Building Production-Ready Spark Pipelines with Configuration-Driven Architecture

v1.4.0 (January 17, 2026): Spark Connect support, full Structured Streaming, schema contracts, data quality hooks, secrets management. API stable since 1.0.0 (December 28, 2025).

After building data pipelines across four companies over the past several years, I kept running into the same frustrations. SparkSession setup code was copied and pasted between projects. Component configurations were scattered across the codebase. And getting proper observability into what was actually happening in production was always an afterthought tacked on at the end.

What I Built

spark-pipeline-framework is a Scala library that lets you define Spark pipelines using HOCON configuration files instead of hardcoding everything. The framework handles the boring parts—SparkSession management, component wiring, error handling—so you can focus on the actual data transformations.

The core idea is simple: write your pipeline components once, then configure them differently for dev, staging, and production environments without touching code. But the implementation turned out to be more interesting than I expected, especially around using reflection to keep the framework decoupled from application code.

Why Configuration-Driven?

Managing pipeline configurations is messier than it should be. You can use spark-submit’s –conf flags for Spark settings, but what about your business logic? Filter thresholds, output paths, API endpoints—those end up hardcoded or spread across property files, environment variables, and command-line arguments.

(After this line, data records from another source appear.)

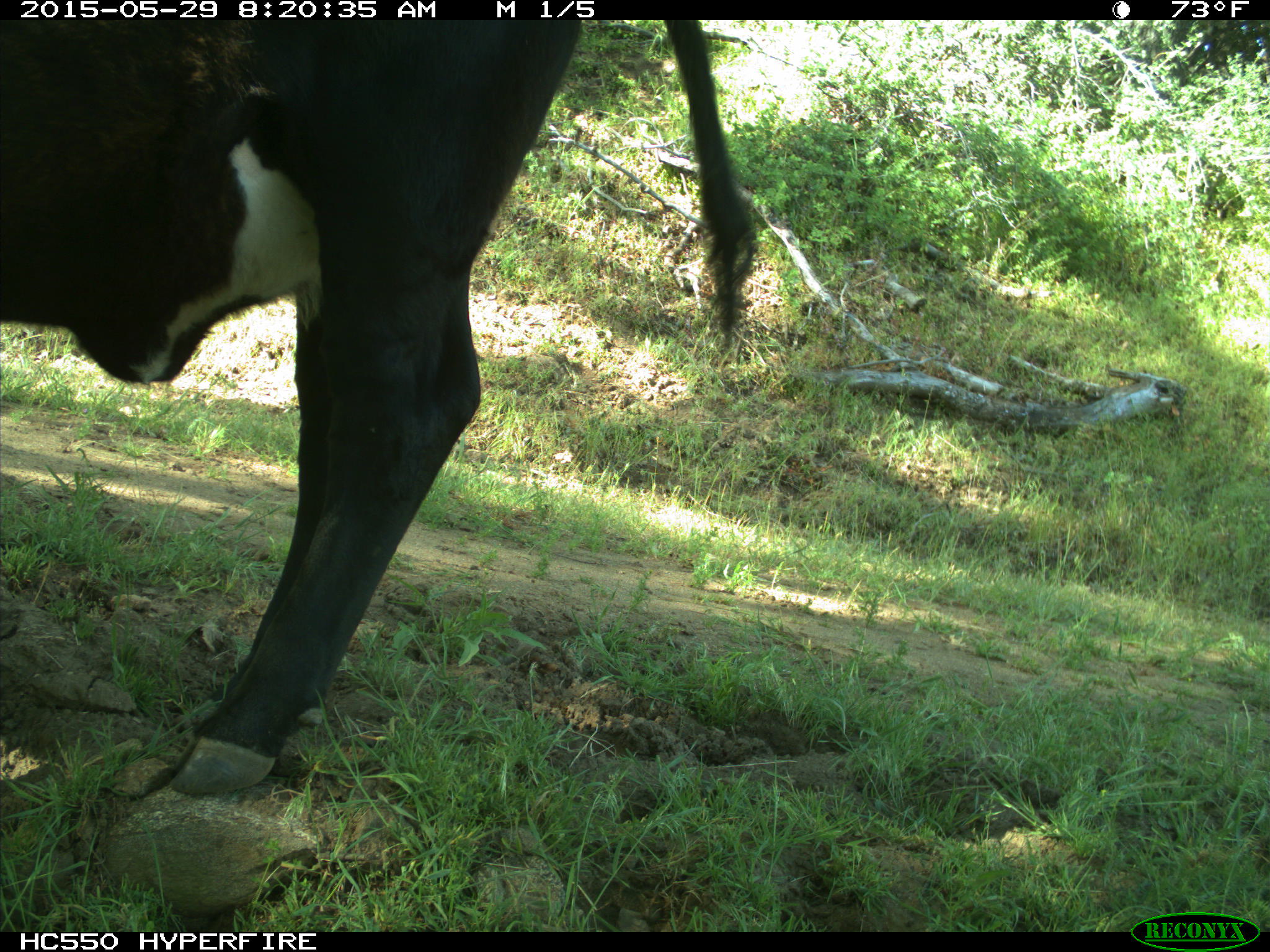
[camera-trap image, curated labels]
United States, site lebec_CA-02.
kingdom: Animalia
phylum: Chordata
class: Mammalia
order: Artiodactyla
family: Bovidae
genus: Bos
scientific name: Bos taurus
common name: domestic cow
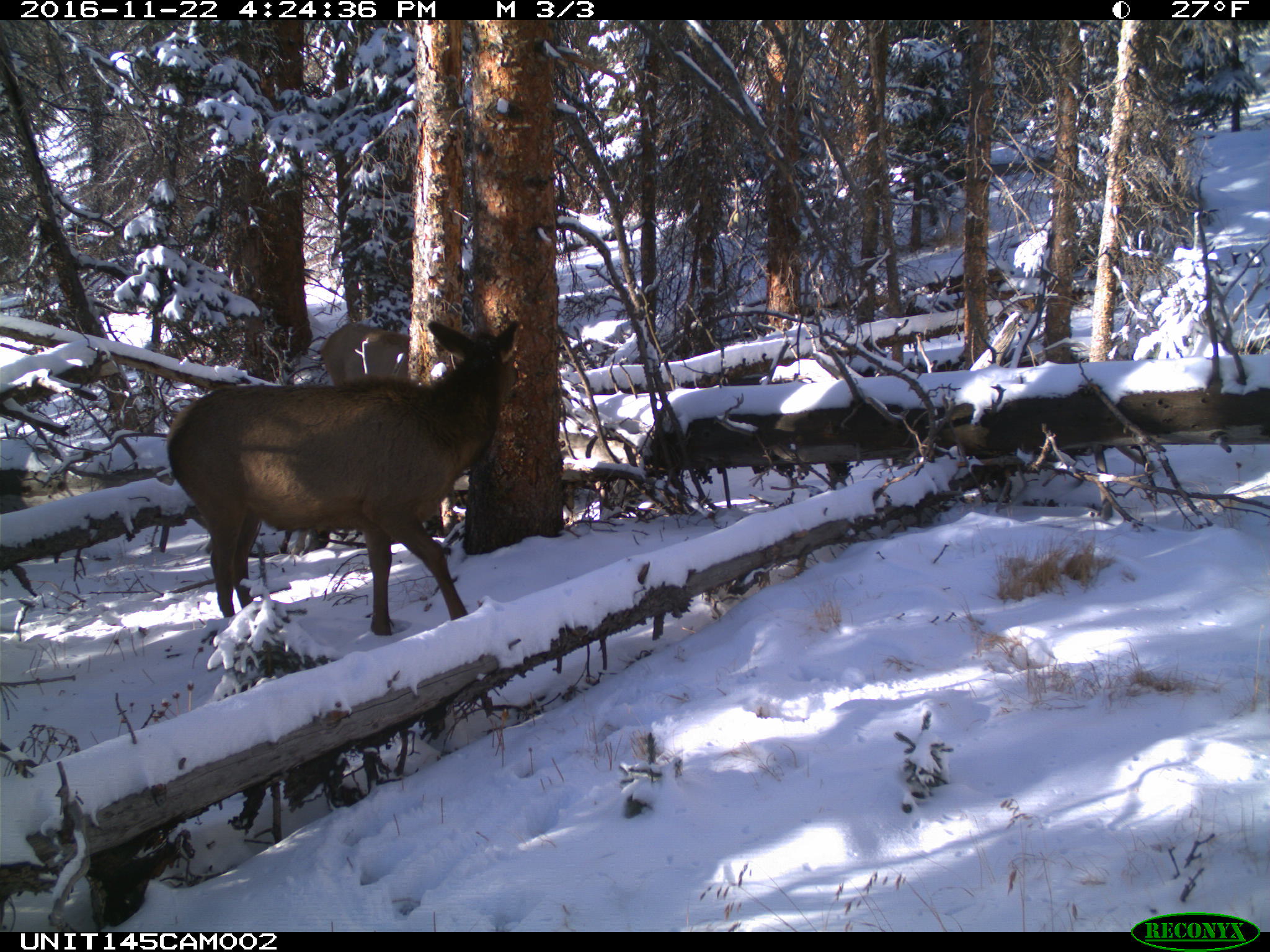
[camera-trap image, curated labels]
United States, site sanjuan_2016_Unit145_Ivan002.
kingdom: Animalia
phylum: Chordata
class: Mammalia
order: Artiodactyla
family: Cervidae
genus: Cervus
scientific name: Cervus elaphus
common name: red deer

With HOCON, everything lives in one place:

pipeline {
  components = [
    {
      name = "Transform"
      class = "com.example.TransformComponent"
      config {
        filterThreshold = 100
        outputPath = "s3://prod-bucket/data"
      }
    }
  ]
}

spark {
  appName = "My ETL Pipeline"
  config {
    "spark.sql.shuffle.partitions" = "200"
  }
}

PureConfig handles type-safe parsing, so you get compile-time guarantees that your configs are valid. No more discovering at runtime that you typo’d a config key or passed a string where an int was expected.

The Reflection Problem

Here’s where it gets interesting. I wanted the framework to instantiate components dynamically based on config files, but I didn’t want the framework to depend on application code at compile time. That creates tight coupling and makes versioning a nightmare.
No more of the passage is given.